# [SUPPLIED PASSAGE]
Rarely can results showing that a company has made £32 million a day be received with little more than a shrug of the shoulders in the City.

So if Tony Hayward was looking to calm the storm of controversy surrounding his new charge, he achieved it yesterday, with the straightforward delivery of a set of second-quarter numbers that contained not even the slightest hint of his future strategic thinking. The new chief executive’s main priority must simply be to buy more time to right the wrongs plaguing the £115 billion company.

At first glance, these were not immediately evident. At $5.3 billion (£2.6 billion), replacement cost net income came in 6 per cent ahead of consensus forecasts. However, that overshoot was helped by a lower than expected tax rate, and still represented a year-on-year fall of 13 per cent.

But the more egregious indicator of BP’s woes lay in its weakened cashflow, which, at $6.1 billion this time round, was 33 per cent lower than last year’s second quarter. BP’s problem has been the downstream disruption that has caused a slump in production. With oil prices at near-record levels, and refining margins having risen from about $3 a barrel to $17 a barrel over the past five years, this could not have come at a worse time. Meanwhile, it will not be until next year that Indiana’s Whiting, BP’s second-biggest refinery, will be back at full capacity.

# [DATA PROVIDED]

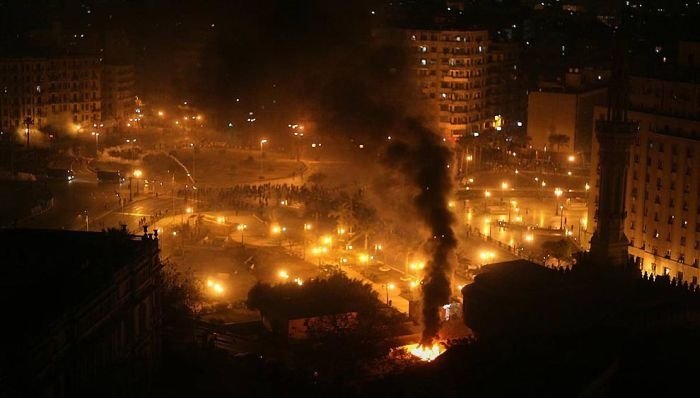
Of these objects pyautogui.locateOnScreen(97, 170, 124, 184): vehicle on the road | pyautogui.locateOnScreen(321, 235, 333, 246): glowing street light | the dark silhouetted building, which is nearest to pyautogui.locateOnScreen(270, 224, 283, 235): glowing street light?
pyautogui.locateOnScreen(321, 235, 333, 246): glowing street light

# [AIM OF THE TASK]
Can you edit the part of the BP earnings text that opens with "So if Tony Hayward" and closes with "13 per cent.", putting "analyst estimates" in place of "consensus forecasts"? None of the data is required here.

# [CORRECT ANSWER]
So if Tony Hayward was looking to calm the storm of controversy surrounding his new charge, he achieved it yesterday, with the straightforward delivery of a set of second-quarter numbers that contained not even the slightest hint of his future strategic thinking. The new chief executive’s main priority must simply be to buy more time to right the wrongs plaguing the £115 billion company.

At first glance, these were not immediately evident. At $5.3 billion (£2.6 billion), replacement cost net income came in 6 per cent ahead of analyst estimates. However, that overshoot was helped by a lower than expected tax rate, and still represented a year-on-year fall of 13 per cent.